** Opening Dataset extract block **

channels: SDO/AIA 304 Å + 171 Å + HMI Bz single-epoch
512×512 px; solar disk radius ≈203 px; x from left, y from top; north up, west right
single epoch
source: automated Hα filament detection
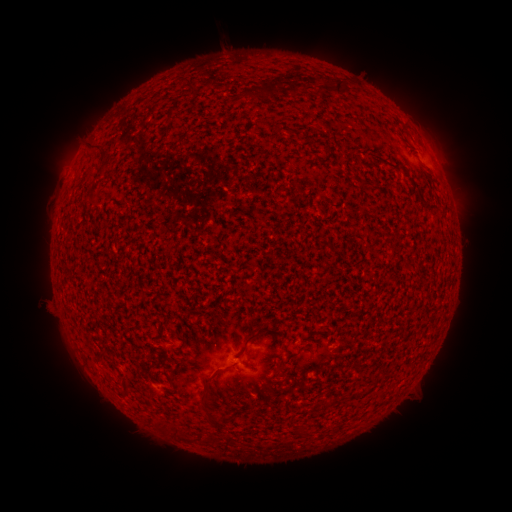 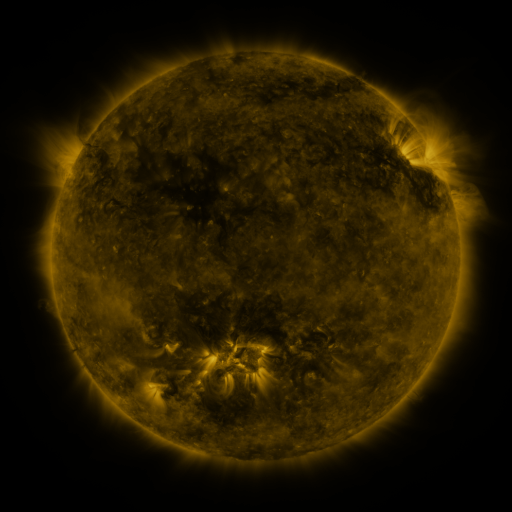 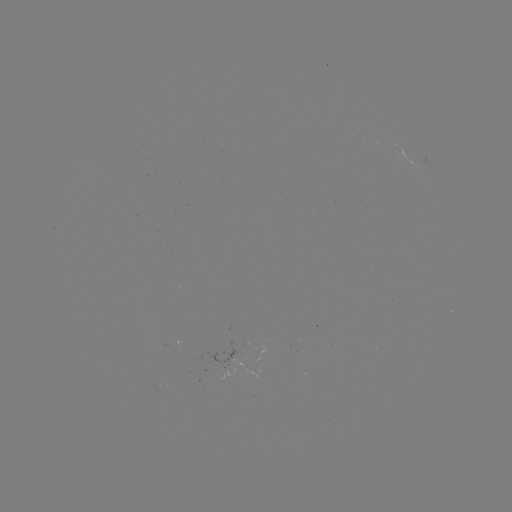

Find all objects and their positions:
filament: (335, 80, 347, 97)
filament: (266, 84, 279, 95)
filament: (293, 88, 302, 98)
filament: (241, 327, 272, 346)
filament: (200, 374, 209, 387)
filament: (120, 376, 127, 388)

** Closing Dataset extract block **

Show each line of the material where the word "single" occurs.

channels: SDO/AIA 304 Å + 171 Å + HMI Bz single-epoch
single epoch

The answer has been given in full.